Cookie Warning

Warning: This blog may contain cookies. Just as cookies fresh out of the oven may burn your mouth, electronic cookies can harm your computer. Visit all kitchens and blogs (yes, including this one) with care.

Monday, October 12, 2015

Chelsea Quinn Yarbro on Defying Others' Expectations

An Italian vase in the British Museum
shows the Greek Hero Theseus
defending his home city of Athens
from an invasion of Amazons.


In Chelsea Quinn Yarbro's novel A Flame in Byzantium, Olivia might have escaped the Ostrogoth invaders by moving from Rome to Constantinople, but as a woman and a widow, she enjoys few rights in Byzantine society. She must name Belisarius as her legal guardian. While he remains in Rome, she must petition for an exception to the rules every time she wishes to procure household staff, or do anything significant involving money or people. Thankfully, she is allowed to hire workers to furnish her new home. But when her bondsman discovers that goods from her plundered Roman villa have ended up in Byzantium, she cannot charge the sellers with theft, or compel the authorities to investigate the piracy.

Nor does she make the friends there that she anticipated. Drosos visits her a few times, but as an army officer, he has no control over where he is stationed. Belisarius returns home eventually, but as he has failed to secure Rome, he now lives in disgrace. For a time, Belisarius' wife Antonina moved in elite circles, and allowed Olivia to accompany her. But after Belisarius was recalled, and the death of her friend, the Empress Theodora, she finds herself alone and lonely, with no desire to leave her house.

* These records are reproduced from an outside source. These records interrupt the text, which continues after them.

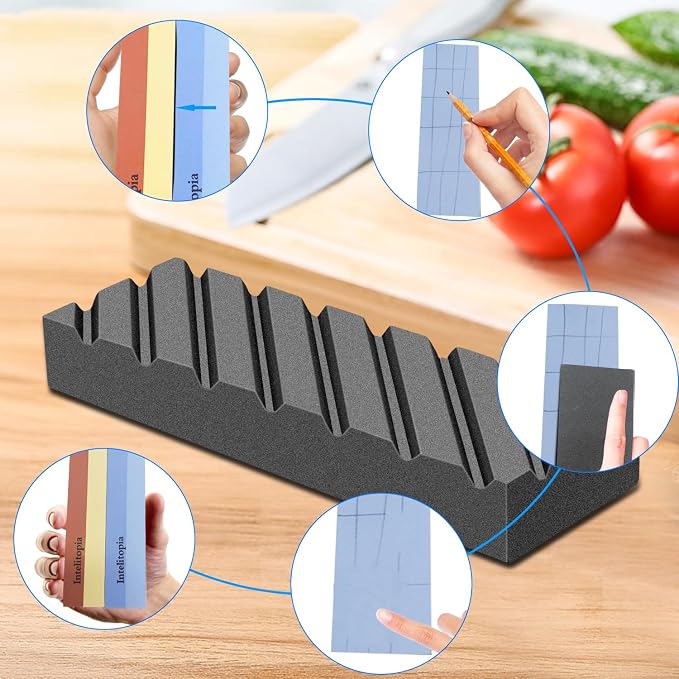 Intelitopia Complete Knife Sharpening Stone Set – Dual Grit Whetstone 400/1000 - Image 7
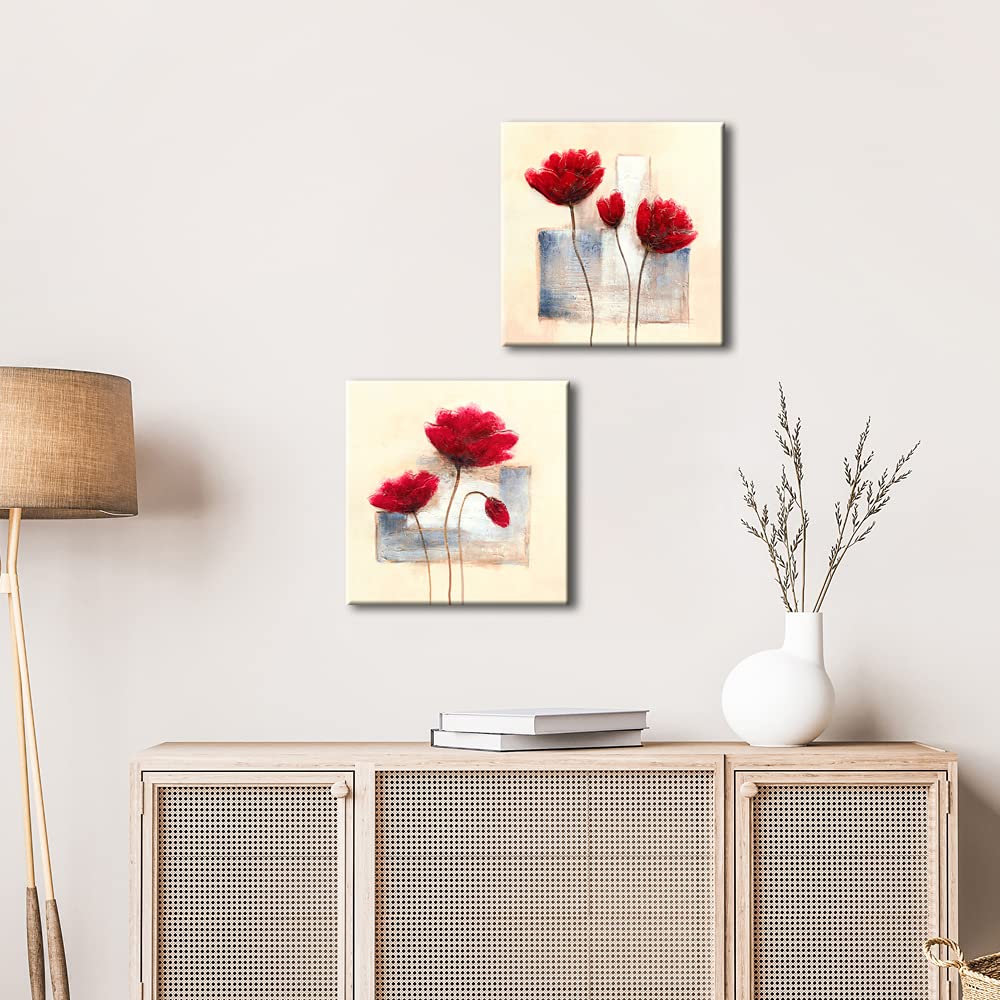 Wieco Art Charming Spring Modern 2 Panels Stretched and Framed Giclee Canvas Prints Artwork Abstract Floral Oil Paintings Style Picture Photo on Canvas Wall Art for Bedroom Home Decorations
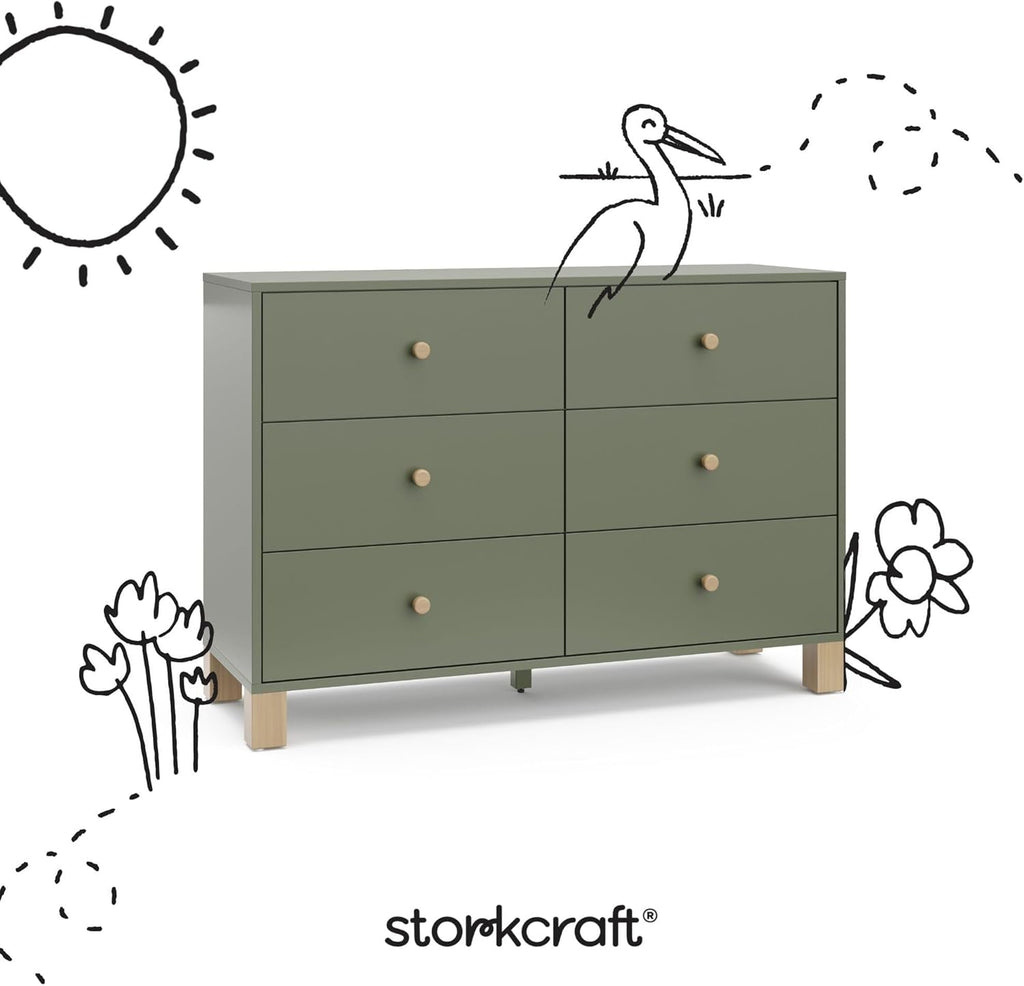 Storkcraft California 6-Drawer Double Dresser (Olive with Driftwood) - GREENGUARD Gold Certified, Interlocking Drawer System, Dresser Drawer Organizer for Kids Bedroom
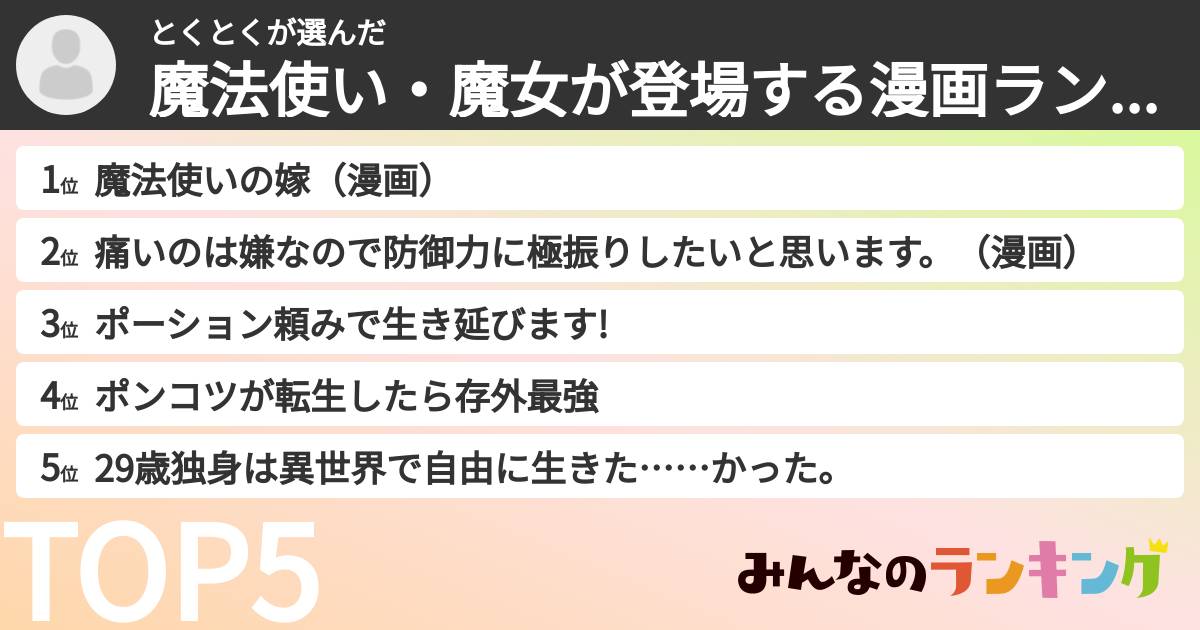 とくとくさんの「魔法使い・魔女が登場する漫画ランキング」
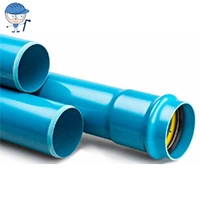 Blue PVC-A PN16 pressure pipe with a bell-end socket and gasket.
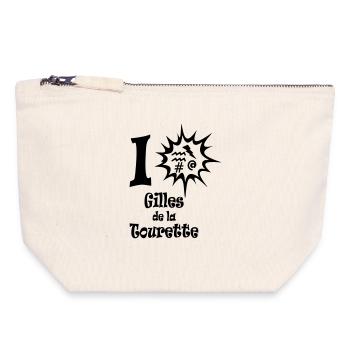 Gilles de la Tourette - Pochette zippée en toile 18 x 19 cm - blanc naturel - Devant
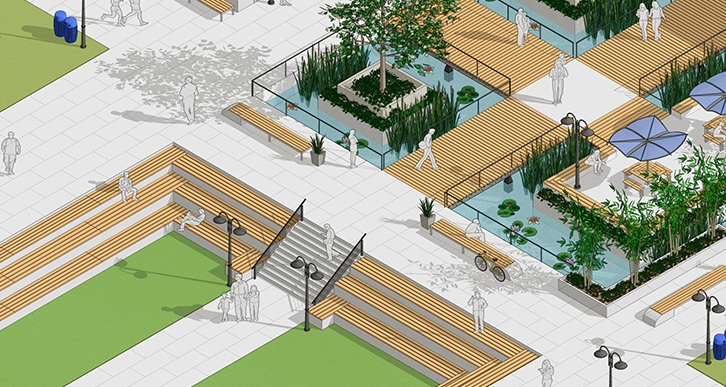 SketchUp design stage 2 garden in more detail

Constantinople had seemed her best hope for the future: a redoubt in a world that seems to no longer value culture, stability, or civilization. Yet everyone there views her with suspicion. She refuses to remarry, join the Byzantine Church, or dress and act like a typical Byzantine woman. Her Roman practices and interests cause her to be branded a licentious, unprincipled unbeliever. They invent stories about her, shun her, and implicate her in scandals. The Court Censor orders her servants to spy on her (under threat of torture and death), and plant books proscribed by the Emperor in her library. His soldiers search her villa, carry away precious furniture and heirlooms, and claim their plunder as evidence. He relentlessly pursues a legal case against her. She can not even leave Constantinople, at least not openly. She would be arrested by soldiers along the road, or those guarding the docks. 

Nevertheless, Olivia refuses to relinquish her principles, way of life, and everything she holds dear. In this way, she becomes a person we can respect and emulate. Even if she is a vampire.